As usinas hidrelétricas – inclusive as PCH’s – são projetadas de forma a aproveitar ao máximo possível o potencial dos recursos hídricos para fins de geração de energia elétrica. Contudo, sua operação depende do regime do curso hídrico no qual estão inseridas, que varia ao longo das épocas do ano – de chuvas e de estiagem. As formas como as usinas hidrelétricas utilizam-se da vazão do curso hídrico para geração de energia definem sua regra de operação. A priori, existem dois tipos de regra de operação: operação em ponta e a fio d’água. A operação em ponta prioriza a geração de energia em determinados horários do dia, geralmente durante o pico de consumo de energia, que ocorre entre as 18:00 e 21:00 horas. Nos demais horários do dia – denominado horário fora de ponta – a usina hidrelétrica acumula água em seu reservatório, liberando para jusante, por meio de seus dispositivos, uma vazão inferior à vazão afluente. Em seguida, durante o horário de pico de consumo – denominado horário de ponta – é turbinada uma vazão superior à vazão afluente, graças ao volume de água acumulado durante o horário fora de ponta.

As usinas com operação a fio d’água, por sua vez, priorizam a geração de energia uniformemente ao longo do dia. A vazão afluente é aproximadamente igual à vazão turbinada e liberada a jusante. Dessa forma, a operação deste tipo de usina é mais dependente das variações naturais de vazão do curso hídrico.

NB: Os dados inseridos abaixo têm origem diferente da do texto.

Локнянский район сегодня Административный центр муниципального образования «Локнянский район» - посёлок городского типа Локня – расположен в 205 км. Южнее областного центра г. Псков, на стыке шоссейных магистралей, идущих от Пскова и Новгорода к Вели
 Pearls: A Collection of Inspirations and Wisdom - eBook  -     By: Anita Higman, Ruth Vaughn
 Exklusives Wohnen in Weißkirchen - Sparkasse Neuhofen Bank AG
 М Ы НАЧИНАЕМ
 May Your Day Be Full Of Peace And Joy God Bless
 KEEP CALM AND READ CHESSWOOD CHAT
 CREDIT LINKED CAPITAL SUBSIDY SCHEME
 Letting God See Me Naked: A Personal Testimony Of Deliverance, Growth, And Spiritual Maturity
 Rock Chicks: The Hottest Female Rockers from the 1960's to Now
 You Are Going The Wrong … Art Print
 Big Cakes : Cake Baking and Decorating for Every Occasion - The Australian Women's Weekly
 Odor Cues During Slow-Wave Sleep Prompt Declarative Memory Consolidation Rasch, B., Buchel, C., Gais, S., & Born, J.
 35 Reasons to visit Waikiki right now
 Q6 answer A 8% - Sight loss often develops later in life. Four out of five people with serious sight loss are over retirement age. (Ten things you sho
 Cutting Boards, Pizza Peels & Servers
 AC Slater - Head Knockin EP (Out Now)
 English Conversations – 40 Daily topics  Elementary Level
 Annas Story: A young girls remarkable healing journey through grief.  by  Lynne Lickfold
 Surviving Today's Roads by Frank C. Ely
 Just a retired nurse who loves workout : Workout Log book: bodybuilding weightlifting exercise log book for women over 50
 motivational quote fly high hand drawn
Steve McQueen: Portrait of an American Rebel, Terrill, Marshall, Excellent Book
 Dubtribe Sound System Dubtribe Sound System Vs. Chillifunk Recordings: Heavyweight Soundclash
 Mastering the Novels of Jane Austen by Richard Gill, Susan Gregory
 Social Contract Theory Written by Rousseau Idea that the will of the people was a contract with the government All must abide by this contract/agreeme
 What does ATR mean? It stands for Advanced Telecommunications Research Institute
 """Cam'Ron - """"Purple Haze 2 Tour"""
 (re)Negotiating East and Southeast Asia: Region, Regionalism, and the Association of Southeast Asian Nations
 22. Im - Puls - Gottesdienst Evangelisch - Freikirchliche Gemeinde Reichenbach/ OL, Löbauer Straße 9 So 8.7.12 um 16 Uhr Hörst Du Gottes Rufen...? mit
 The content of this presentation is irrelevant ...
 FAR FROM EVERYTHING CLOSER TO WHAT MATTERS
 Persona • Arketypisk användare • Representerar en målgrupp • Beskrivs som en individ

No caso das Pequenas Centrais Hidrelétricas Ponte, Palestina e Triunfo, estas foram concebidas para serem operadas em regime de ponta, ou seja, com a capacidade máxima de geração durante as três horas de maior consumo energético. Quando a vazão afluente aos reservatórios é inferior à vazão mínima turbinável, as usinas liberam continuamente a vazão afluente, sem reservação.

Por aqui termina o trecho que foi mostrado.